This is my first attempt at an expression map for the VSL Synchron Solo Strings Full Library (Violin 1, Viola, Cello 1 only). I’ve always wanted to access all of the articulations in this extensive instrument but found it difficult in Cubase with dozens of articulations and variants. I prefer working with notation rather than a sequencer and I’ve long felt that a scoring program would work well for quick mockups by placing glyphs rather than scrolling through expression lanes and drawing controllers. With Dorico’s 3.5 update I’ve been able to get much closer.
Let me say first that one of my goals is to make Dorico conform to the instruments and not the other way around. I’ve added extensive custom playback techniques so I can access everything from the dynamics swells to the scale runs. A problem I have right now is that saving an instrument as as endpoint doesn’t bring back in all the custom playback techniques. So for now if you want to use this then the easiest way is to open it from a Dorico session. It also requires custom presests for the Synchron player which need to be added to you user folder.
To easily give more variety to the performance I have used the new condition rules. The natural is setup with staccato, short and long detaches, and for long notes the sustain with 6 vibrato variations. The legato uses the leg. bow change fast for short notes, leg. bow change slow for med notes, and for long notes the unlooped legato with 3 vibrato variations.

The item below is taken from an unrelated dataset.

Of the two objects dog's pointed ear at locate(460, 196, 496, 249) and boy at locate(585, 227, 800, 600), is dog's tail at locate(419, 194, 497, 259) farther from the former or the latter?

Since there is little control over the placement of the playback techniques I have organized them in other groups. So most of them are in the common folder. Then harmonics/ponticello/tasto in Wind. Glissando/Sul/grace notes in Brass. Scale runs in Unpitched percussion, and attack times-dynamics in Pitched percussion. I’ve know its confusing but I’m open to suggestions on how to organize something like this within the current version.
There is a PDF which hopefully explains how I’ve approached this expression maps. Dynamics are biggest struggle. The controller values don’t seem to be consistent between markings, i.e. mp and mf have a big jump were as mf and f have almost no change. So usually I put in dynamics that work for what I hear and not how a live player would play it.
Hoping the next version of Dorico will continue on this path and add more conditions and a way to organize custom playback techniques.
There is a link to a mockup I made of the first movement of Ravel’s string quartet in F. It is done with all playback techniques and no drawn controller information, however there is extensive use of the tempo track.
This is a work in progress and I hope it can be made much easier to use in the future.
I assume you mean the Synchronized solo strings with the two new instruments here? I’m interested in what you’ve come up with as I’ve done expression maps for all the instruments and am currently writing a string quintet including violin and cello 2. Looks like we’re along the same lines with the standard note lengths except I prefer to include spiccato and specify staccato with the dots. Incorporating various vibrato into the scheme is not something I’d considered yet.
I’ll have a look in couple of days when I’m back at my PC and let you know my thoughts then.
I had a listen to the Ravel mockup and the blank score with EM’s. Is it not possible to actually see the Ravel project itself? I’d then be in a much better position to judge just how different my results would be. I agree entirely with your first point that Dorico should conform to the instruments but wonder if the map needs to be quite this detailed using the full rather than the basic templates as I have done (though modified to pick out a few extras from the full set where I thought it might be worthwhile). On that decision we’ve taken rather different paths. Also you seem to duplicating Vel XF to Expression. I thought this would be a good idea but found it gave difficult to handle dynamics so stuck to VelXF only. It’s easy to adjust the dynamic levels in the dynamic automation lane but no approach is foolproof. The synchron player, despite better general dynamic accuracy than VI, has restricted dynamic range at times – something which has been brought up on the VSL forums. The piece isn’t perhaps an ideal demo for NoteLength control as so much of legato mixed with sost transitions or on the other hand spiccato but not much I could hear in between. Of course seeing what’s been done in the score could mean that this initial impression is not fully correct.
One thing I would certainly do is to use the 2nd violin as it hugely increases the expressive range. I know it’s missing rows of articulations but you can just copy them from vln 1 if you really need them.
I don’t understand your references to other non-string instruments.
Portamenti work fine but you must do a “playback start offset” for the note where the port starts. I use around -5 which works reliably. Very occasionally, you may also need to slightly reduce the length of the previous note as well but I can only think of one example in a 40 minute work with dozens of the things.
It goes without saying that you must disable playback for the notated portamento as well, otherwise the VSL library one cannot kick in.